** DATA PROVIDED **
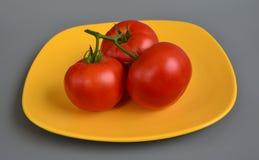 Tomate 5 Fotografia de Stock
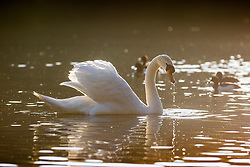 © Licensed to London News Pictures. 01/05/2018. Leeds UK. A Swan sits in the sunshine on the lake at Golden Acre Park in Leeds this morning as Yorkshire awoke to bright sunshine. Photo credit: Andrew McCaren/LNP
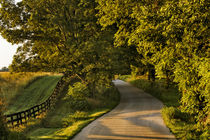 Rural road and fence at sunrise, Oldham County, Kentucky von Danita Delimont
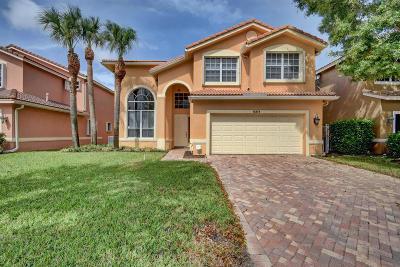 Boynton Beach Single Family Home For Sale: 12373 Colony Preserve Drive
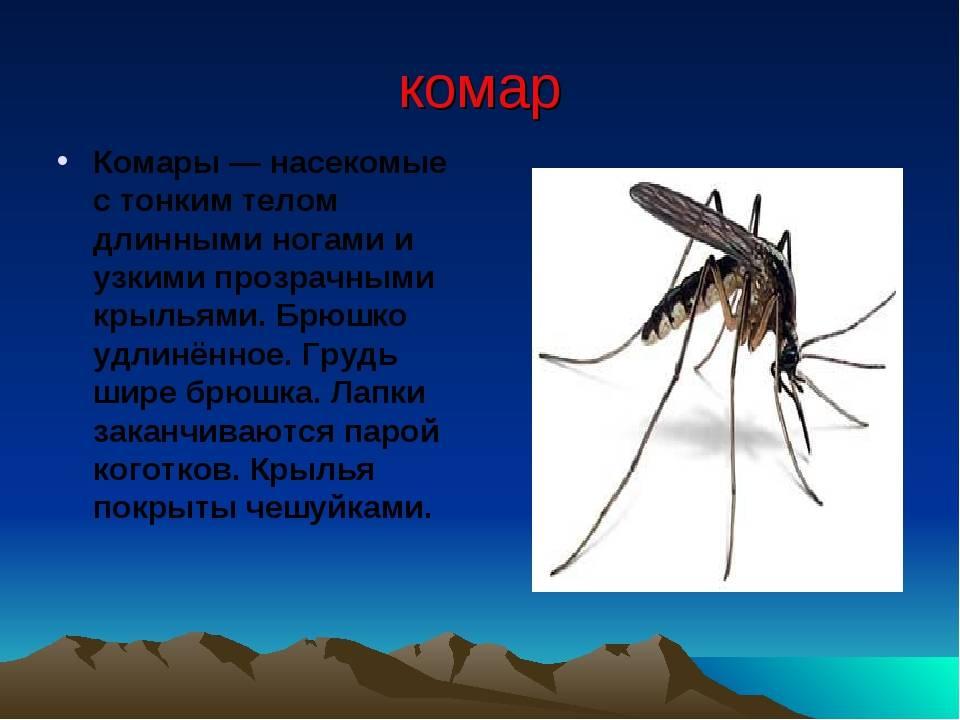 Особенности комара карамора (долгоножка): питание, жизненный цикл и размножение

** INSTRUCTIONS TO FOLLOW **
Lines before the one containing "Rural road and" are not wanted; write out that line and every later line through the end of the data above, exactly, without pictures.

** RESPONSE TO THIS TASK **
 Rural road and fence at sunrise, Oldham County, Kentucky von Danita Delimont
 Boynton Beach Single Family Home For Sale: 12373 Colony Preserve Drive
 Особенности комара карамора (долгоножка): питание, жизненный цикл и размножение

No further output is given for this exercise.